INSTRUCTIONS FOR THE TASK: Where the string "site" appears in a line of the material below, copy that line.

################

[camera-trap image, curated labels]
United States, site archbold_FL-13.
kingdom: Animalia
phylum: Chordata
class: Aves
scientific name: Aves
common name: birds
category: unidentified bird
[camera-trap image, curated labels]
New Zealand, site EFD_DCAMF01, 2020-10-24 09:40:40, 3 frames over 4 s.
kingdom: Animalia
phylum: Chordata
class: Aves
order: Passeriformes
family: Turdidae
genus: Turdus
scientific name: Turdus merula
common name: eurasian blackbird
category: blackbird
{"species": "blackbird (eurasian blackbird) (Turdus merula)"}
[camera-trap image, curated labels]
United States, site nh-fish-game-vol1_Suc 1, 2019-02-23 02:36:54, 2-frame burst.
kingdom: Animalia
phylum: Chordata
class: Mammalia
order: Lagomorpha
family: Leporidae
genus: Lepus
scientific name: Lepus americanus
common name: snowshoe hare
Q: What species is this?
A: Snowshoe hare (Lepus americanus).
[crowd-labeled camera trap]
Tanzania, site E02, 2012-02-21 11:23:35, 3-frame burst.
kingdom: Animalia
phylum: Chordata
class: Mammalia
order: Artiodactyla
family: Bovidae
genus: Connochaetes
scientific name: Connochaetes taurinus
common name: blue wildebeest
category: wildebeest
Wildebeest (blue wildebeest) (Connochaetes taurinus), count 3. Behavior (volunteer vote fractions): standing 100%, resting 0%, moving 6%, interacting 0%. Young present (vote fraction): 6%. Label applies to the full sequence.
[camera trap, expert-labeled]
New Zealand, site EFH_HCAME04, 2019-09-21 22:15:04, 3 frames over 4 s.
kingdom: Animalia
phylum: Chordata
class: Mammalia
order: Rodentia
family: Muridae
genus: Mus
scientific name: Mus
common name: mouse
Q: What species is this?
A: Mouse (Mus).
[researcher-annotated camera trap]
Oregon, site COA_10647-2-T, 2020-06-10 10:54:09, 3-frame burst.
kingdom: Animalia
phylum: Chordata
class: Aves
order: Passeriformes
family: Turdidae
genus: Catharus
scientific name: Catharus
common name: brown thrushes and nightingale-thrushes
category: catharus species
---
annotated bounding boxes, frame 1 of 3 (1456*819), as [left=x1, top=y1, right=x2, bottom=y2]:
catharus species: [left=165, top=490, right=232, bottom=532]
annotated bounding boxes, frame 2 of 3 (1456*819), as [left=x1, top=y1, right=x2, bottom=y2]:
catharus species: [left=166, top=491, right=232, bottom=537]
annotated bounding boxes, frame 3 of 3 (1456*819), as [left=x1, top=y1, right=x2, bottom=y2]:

################

THE COMPLETED TASK:
United States, site archbold_FL-13.
New Zealand, site EFD_DCAMF01, 2020-10-24 09:40:40, 3 frames over 4 s.
United States, site nh-fish-game-vol1_Suc 1, 2019-02-23 02:36:54, 2-frame burst.
Tanzania, site E02, 2012-02-21 11:23:35, 3-frame burst.
New Zealand, site EFH_HCAME04, 2019-09-21 22:15:04, 3 frames over 4 s.
Oregon, site COA_10647-2-T, 2020-06-10 10:54:09, 3-frame burst.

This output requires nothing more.